Before falling in love with the director, Schoonmaker-Powell thought she knew where she was going, too, like the obstinate heroine played by Wendy Hiller. She was consumed by her film career and not interested in marriage, having witnessed how unhappy her parents were.

Advertisement

“He had an incredible ability to live life, unlike so many artists. He had an understanding about love and taught me about that. We were married in an English village with the butcher, the baker and the candlestick maker. We didn’t have to, but I wanted the ritual.

“He enriched every day. He would change the fruit in the bowl when I came home for lunch--it was like a still life. Then he would change it again when I came home for dinner. If I was tired, he would stand there waiting for me wearing something startling, colorful, arresting to pick up my spirits.”

Powell’s final triumph as a storyteller was his two-volume autobiography, masterfully revealing the almost surreal convergence of his life and films. With his health failing, however, his wife provided affectionate assistance.

“When we worked on the book, that was our highlight.
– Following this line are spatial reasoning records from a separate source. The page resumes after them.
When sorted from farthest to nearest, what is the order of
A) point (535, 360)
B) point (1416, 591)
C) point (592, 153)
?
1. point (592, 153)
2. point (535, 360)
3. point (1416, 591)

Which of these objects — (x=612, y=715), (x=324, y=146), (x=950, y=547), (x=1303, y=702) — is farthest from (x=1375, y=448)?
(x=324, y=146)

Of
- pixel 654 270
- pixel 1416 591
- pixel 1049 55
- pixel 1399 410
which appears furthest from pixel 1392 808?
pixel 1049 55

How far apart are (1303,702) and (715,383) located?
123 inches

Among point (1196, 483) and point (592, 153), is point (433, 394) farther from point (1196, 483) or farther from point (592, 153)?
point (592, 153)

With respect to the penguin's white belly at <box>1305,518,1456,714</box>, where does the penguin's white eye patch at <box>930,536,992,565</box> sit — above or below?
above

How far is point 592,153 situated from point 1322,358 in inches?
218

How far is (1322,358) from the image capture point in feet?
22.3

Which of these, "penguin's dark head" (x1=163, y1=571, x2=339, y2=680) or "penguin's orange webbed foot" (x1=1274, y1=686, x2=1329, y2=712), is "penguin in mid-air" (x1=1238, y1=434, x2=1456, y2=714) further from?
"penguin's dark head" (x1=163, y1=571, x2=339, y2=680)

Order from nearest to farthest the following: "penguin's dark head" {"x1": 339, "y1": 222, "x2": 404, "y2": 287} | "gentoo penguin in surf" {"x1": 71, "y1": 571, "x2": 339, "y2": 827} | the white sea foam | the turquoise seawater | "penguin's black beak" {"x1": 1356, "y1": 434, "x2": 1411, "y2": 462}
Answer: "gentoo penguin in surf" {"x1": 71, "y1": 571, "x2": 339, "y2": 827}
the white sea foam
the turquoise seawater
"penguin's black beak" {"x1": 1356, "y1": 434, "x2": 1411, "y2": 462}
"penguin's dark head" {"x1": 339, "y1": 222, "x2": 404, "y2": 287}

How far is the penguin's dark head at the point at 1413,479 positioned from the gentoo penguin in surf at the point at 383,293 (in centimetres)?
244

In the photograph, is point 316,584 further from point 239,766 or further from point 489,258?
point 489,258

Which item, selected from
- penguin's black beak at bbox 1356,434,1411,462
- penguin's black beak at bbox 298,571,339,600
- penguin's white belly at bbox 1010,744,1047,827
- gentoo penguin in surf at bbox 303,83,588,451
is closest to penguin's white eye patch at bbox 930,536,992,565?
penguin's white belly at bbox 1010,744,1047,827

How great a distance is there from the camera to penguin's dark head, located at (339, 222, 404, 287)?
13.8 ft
His eyesight would go and I would read to him from his diary or a poem he liked. It was wonderful, his splashing forward and back, in the first volume. He had a cottage in England and we would sort through all the things he collected. He always had a sense of film as social history. I had to complete the second volume after he passed away.”

Right now, she immerses herself in the exotic “Kundun,” another departure for Scorsese, like “The Age of Innocence,” possessing its Powell influences.

“It’s a world that Marty plunges you into and has you believe and feel you’re there. None of the cast are actors. It’s their tragedy. The way they’re living is on their faces. It’s really a poem, this film. It doesn’t explain it, it evokes it . . . the culture, the tragedy, the man.”